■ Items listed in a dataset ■
........

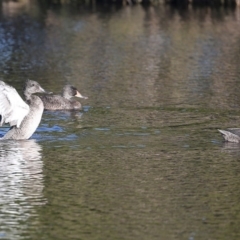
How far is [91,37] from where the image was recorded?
31906 millimetres

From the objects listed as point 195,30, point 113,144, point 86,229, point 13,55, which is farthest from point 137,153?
point 195,30

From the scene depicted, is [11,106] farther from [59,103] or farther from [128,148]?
[59,103]

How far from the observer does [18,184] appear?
38.0 ft

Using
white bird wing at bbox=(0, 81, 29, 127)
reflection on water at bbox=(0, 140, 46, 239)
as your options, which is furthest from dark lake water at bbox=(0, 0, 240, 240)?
white bird wing at bbox=(0, 81, 29, 127)

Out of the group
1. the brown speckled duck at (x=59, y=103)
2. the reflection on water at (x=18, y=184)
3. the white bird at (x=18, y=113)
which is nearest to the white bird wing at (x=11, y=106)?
the white bird at (x=18, y=113)

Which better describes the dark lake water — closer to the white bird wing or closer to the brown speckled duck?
the brown speckled duck

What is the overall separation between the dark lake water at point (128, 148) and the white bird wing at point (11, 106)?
0.38m

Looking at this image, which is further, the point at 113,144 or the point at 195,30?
the point at 195,30

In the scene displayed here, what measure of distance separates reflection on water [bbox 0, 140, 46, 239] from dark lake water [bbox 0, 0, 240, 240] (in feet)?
0.04

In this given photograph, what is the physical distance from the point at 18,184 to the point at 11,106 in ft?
8.69

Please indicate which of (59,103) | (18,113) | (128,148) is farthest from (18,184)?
(59,103)

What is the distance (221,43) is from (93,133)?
619 inches

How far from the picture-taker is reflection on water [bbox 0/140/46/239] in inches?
392

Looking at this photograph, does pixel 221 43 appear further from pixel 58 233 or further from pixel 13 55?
pixel 58 233
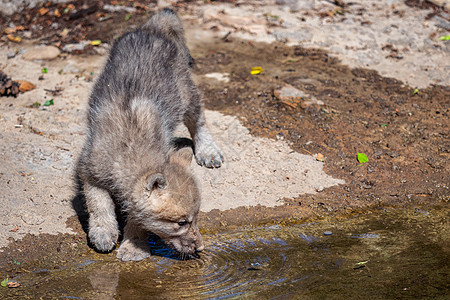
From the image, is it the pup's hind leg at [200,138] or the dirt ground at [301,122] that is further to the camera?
the pup's hind leg at [200,138]

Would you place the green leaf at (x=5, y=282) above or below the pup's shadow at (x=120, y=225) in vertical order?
above

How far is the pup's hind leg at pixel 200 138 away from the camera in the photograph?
280 inches

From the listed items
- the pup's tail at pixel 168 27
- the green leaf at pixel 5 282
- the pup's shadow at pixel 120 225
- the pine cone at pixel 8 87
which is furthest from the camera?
the pine cone at pixel 8 87

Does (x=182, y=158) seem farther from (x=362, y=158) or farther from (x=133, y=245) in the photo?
(x=362, y=158)

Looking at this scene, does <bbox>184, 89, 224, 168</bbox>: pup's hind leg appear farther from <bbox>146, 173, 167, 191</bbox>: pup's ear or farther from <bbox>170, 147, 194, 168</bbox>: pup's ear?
<bbox>146, 173, 167, 191</bbox>: pup's ear

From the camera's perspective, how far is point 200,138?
738 cm

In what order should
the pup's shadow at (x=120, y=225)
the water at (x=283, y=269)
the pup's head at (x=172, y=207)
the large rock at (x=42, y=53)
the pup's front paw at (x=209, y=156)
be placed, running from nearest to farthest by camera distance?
the water at (x=283, y=269), the pup's head at (x=172, y=207), the pup's shadow at (x=120, y=225), the pup's front paw at (x=209, y=156), the large rock at (x=42, y=53)

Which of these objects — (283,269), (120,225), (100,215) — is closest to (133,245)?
(100,215)

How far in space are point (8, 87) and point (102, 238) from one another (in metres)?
3.71

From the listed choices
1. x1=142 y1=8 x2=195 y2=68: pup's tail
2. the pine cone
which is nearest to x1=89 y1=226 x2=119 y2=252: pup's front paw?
x1=142 y1=8 x2=195 y2=68: pup's tail

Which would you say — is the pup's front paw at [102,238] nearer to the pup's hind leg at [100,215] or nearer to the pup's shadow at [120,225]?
the pup's hind leg at [100,215]

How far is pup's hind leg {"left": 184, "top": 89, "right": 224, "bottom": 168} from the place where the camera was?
23.3ft

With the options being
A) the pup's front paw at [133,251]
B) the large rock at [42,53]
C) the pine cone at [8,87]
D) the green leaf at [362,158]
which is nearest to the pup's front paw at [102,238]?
the pup's front paw at [133,251]

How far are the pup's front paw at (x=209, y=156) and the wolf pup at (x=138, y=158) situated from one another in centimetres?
61
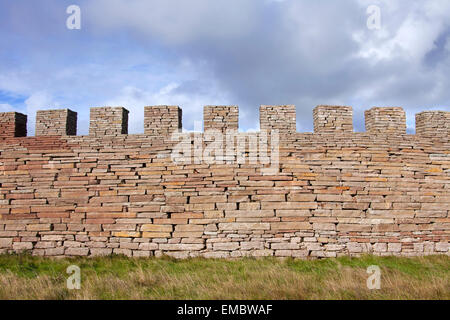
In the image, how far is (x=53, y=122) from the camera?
892cm

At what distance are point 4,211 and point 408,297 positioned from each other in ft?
29.2

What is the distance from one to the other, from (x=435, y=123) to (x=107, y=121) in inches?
340

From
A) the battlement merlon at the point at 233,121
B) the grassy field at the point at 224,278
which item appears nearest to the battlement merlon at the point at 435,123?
the battlement merlon at the point at 233,121

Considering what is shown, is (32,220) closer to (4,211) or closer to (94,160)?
(4,211)

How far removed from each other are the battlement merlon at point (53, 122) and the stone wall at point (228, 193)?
209 millimetres

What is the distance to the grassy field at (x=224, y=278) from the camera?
17.9 feet

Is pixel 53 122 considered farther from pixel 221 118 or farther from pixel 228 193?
pixel 228 193

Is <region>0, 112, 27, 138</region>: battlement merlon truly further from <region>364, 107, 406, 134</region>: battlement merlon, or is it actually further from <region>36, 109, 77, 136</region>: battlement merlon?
<region>364, 107, 406, 134</region>: battlement merlon

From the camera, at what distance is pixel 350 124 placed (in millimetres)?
8773

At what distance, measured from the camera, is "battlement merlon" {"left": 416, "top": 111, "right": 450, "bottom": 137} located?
8.91 metres

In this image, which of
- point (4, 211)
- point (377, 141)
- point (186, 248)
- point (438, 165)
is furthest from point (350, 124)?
point (4, 211)

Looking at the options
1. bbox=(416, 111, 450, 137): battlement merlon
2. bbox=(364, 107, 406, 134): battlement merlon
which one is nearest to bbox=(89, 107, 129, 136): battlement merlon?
bbox=(364, 107, 406, 134): battlement merlon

........

Could you output, as a numbered list with blank lines omitted, every line from the one containing "In this image, which of" through the final line, both ends included?

■ Solved problem ■
1. In this image, which of
2. - point (4, 211)
3. - point (377, 141)
4. - point (186, 248)
5. - point (438, 165)
6. is furthest from point (350, 124)?
7. point (4, 211)
8. Looking at the options
9. 1. bbox=(416, 111, 450, 137): battlement merlon
10. 2. bbox=(364, 107, 406, 134): battlement merlon
11. which one is nearest to bbox=(89, 107, 129, 136): battlement merlon?
12. bbox=(364, 107, 406, 134): battlement merlon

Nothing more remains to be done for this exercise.